◆ **Available data**
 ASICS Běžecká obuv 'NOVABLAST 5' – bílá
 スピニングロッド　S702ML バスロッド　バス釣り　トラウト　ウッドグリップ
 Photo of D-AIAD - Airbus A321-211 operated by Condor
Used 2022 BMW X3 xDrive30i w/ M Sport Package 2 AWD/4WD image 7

---

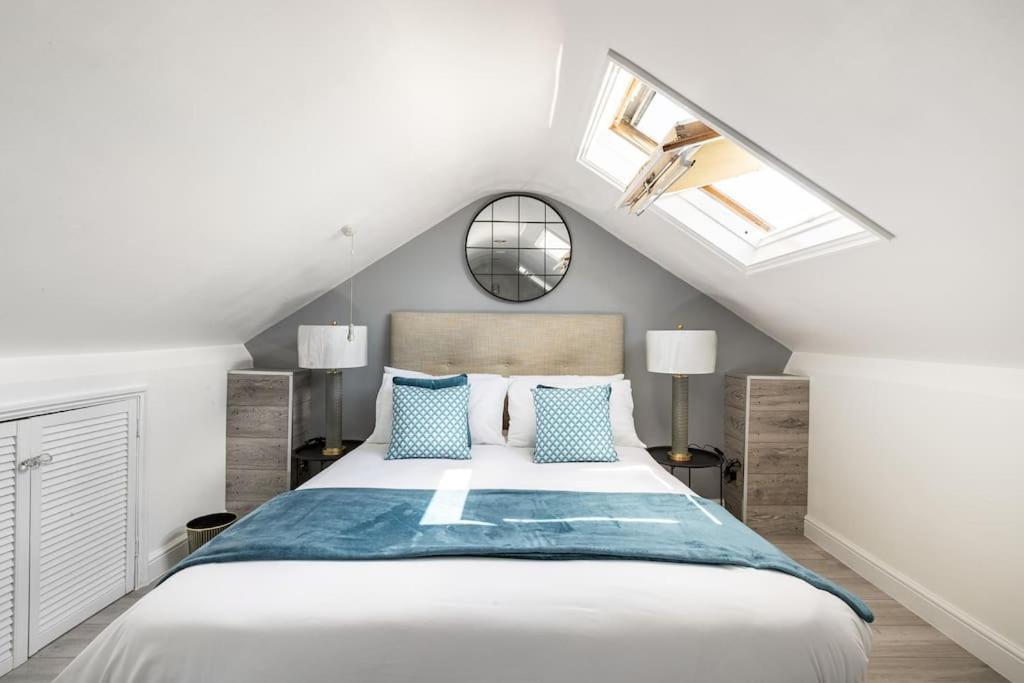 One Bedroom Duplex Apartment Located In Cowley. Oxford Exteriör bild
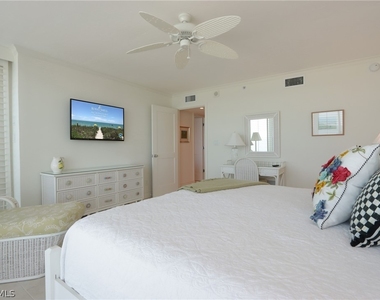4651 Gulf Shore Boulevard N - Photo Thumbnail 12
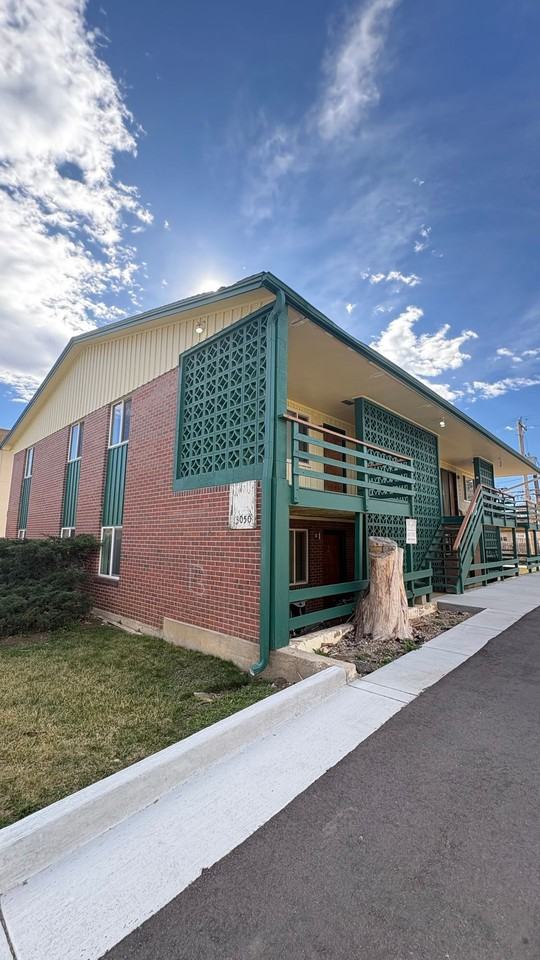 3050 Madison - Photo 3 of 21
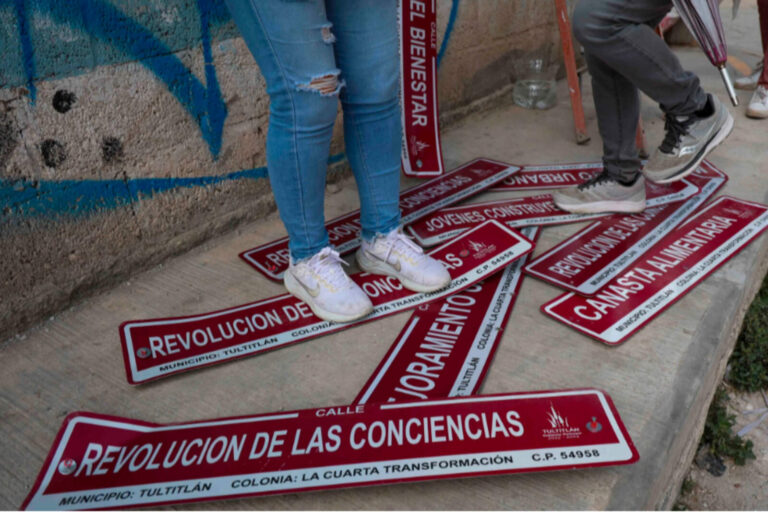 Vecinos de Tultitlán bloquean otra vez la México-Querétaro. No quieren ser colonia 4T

...

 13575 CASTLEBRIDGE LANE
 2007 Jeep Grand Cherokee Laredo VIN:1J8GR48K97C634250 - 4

◆ **Action item**
Set down, from the entries above, exactly the lines from the one with "スピニングロッド　S702ML バスロッド　バス釣り　トラウト　ウッドグリップ" up to and including the one with "Used 2022 BMW", and no other lines.

◆ **Response to this exercise**
 スピニングロッド　S702ML バスロッド　バス釣り　トラウト　ウッドグリップ
 Photo of D-AIAD - Airbus A321-211 operated by Condor
Used 2022 BMW X3 xDrive30i w/ M Sport Package 2 AWD/4WD image 7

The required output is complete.